A simple iptables setup for a diskless setup will allow traffic from localhost, from the server and for connections opened by the user:
##  iptables -A INPUT -i lo -j ACCEPT
##  iptables -A INPUT -s <server-ip> -j ACCEPT
##  iptables -A INPUT -m state --state ESTABLISHED,RELATED -j ACCEPT

and then use the policy to prevent any further incoming connections:
##  iptables -P INPUT DROP

When calling "/etc/init.d/iptables stop", this setup will result in the machine locking up after the first flushing call "${iptables_bin} -F", because any NFS-traffic is blocked by the default policy, which cannot be reset to "ACCEPT" as the binary is no longer available. 

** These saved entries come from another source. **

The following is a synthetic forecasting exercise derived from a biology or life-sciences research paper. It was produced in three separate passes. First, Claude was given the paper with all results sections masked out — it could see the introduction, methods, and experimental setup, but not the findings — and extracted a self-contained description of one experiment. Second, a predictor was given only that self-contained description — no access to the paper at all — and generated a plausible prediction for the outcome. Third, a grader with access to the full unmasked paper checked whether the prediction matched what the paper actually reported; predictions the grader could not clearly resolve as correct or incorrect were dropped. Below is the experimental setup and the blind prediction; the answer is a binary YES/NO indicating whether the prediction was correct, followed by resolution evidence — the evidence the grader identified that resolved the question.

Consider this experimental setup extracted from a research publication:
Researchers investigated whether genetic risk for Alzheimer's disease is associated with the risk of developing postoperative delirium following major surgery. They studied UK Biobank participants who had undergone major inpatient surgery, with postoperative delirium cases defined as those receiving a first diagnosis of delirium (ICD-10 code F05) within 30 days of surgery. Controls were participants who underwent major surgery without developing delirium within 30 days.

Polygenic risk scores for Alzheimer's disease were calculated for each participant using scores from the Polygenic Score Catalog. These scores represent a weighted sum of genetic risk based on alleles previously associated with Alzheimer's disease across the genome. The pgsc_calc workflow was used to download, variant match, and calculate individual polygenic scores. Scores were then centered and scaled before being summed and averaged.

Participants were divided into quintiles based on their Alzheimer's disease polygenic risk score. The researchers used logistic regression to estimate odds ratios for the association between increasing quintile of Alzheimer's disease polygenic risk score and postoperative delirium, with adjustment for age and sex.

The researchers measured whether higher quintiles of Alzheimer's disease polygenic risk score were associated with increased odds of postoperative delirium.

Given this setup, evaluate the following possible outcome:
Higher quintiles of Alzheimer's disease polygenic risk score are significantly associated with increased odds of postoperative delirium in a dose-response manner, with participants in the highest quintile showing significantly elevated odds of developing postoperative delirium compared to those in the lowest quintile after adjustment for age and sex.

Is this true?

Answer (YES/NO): YES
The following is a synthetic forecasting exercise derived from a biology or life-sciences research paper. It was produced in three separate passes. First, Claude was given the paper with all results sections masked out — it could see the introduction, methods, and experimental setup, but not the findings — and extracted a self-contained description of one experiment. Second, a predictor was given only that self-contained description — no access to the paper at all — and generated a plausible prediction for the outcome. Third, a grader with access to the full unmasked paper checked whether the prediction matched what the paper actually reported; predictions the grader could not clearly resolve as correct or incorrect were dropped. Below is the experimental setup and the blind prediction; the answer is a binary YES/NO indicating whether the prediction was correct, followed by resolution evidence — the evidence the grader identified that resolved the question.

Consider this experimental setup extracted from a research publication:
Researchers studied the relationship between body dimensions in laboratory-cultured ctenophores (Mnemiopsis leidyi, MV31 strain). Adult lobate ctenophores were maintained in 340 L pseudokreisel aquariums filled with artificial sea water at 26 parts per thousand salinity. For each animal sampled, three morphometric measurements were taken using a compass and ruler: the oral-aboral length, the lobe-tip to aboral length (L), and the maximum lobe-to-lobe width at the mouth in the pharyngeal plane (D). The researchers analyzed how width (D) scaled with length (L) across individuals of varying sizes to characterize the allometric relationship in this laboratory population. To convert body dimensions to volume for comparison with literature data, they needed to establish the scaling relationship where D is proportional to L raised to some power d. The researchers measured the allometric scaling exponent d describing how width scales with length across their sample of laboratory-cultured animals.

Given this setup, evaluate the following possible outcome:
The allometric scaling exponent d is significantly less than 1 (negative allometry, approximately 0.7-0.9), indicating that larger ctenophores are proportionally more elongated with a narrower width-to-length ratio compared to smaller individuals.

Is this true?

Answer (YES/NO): YES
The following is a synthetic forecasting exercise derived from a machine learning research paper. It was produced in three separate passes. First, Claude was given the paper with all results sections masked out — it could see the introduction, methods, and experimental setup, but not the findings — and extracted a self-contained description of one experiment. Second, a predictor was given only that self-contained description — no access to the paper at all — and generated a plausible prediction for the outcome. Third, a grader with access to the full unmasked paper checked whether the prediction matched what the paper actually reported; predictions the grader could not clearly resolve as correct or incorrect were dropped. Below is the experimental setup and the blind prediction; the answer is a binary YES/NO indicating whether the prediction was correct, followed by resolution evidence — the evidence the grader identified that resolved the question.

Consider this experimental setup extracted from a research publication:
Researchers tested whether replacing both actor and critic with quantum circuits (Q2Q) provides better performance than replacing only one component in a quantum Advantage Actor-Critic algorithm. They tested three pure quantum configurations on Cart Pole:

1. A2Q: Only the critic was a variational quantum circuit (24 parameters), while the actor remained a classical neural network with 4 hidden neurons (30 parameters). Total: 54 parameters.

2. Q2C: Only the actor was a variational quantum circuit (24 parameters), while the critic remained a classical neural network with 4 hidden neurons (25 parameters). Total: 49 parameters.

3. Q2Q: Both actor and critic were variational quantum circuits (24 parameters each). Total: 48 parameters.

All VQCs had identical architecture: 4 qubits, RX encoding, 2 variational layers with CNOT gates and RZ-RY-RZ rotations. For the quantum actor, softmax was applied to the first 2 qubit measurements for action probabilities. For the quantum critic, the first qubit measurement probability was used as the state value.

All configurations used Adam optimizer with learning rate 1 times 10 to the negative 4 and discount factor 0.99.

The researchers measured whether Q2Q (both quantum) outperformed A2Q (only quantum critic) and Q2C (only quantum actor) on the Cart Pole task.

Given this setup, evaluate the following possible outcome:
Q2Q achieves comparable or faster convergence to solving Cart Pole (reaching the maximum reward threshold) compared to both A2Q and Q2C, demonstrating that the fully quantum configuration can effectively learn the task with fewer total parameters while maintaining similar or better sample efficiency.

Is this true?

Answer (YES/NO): NO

As a workaround, I changed the order of commands in /etc/init.d/iptables to set the table policy before flushing the table. This works fine for my simple diskless client, but I am not sure if other imaginable configurations would have trouble with it, like a complex ruleset for a firewall/NAT machine with custom tables that contain rewriting rules which should be deleted before changing the policy. I never had the reason to set up something like that and just don't know if it might have undesired effects.
While experimenting, I also tried disabling the problematic commands entirely, because my clients do not save the rules and work fine without stopping the firewall on shutdown. But other setups (like logging) would fail on syslog shutdown.

My suggestion would be to add an option like "STOP_ON_SHUTDOWN" to /etc/conf.d/iptables to allow customization as desired. The init script should also check if "/" is network mounted and act accordingly ("nfsmount" already does this on shutdown). 
Until then, one of the workarounds should do fine.
Comment 1 Jan 2006-11-17 07:25:44 UTC
Just checked and found that I misremembered the problems with init scripts:
"nfsmount" reports errors on unmounting the busy filesystems, it is "net.lo" (symlink net.eth0) that checks if the root filesystem is network mounted, using "is_net_fs". Dito for "checkroot" which uses the same function.
Sorry for any confusion.
Comment 2 SpanKY gentoo-dev 2006-11-17 10:26:23 UTC

*** This bug has been marked as a duplicate of 154269 ***
Comment 3 Jan 2006-11-17 10:54:21 UTC
Sorry about the duplicate, I failed to search for fixed bugs as the problem persists (I did not get the update because it does not show up on "emerge -uD world").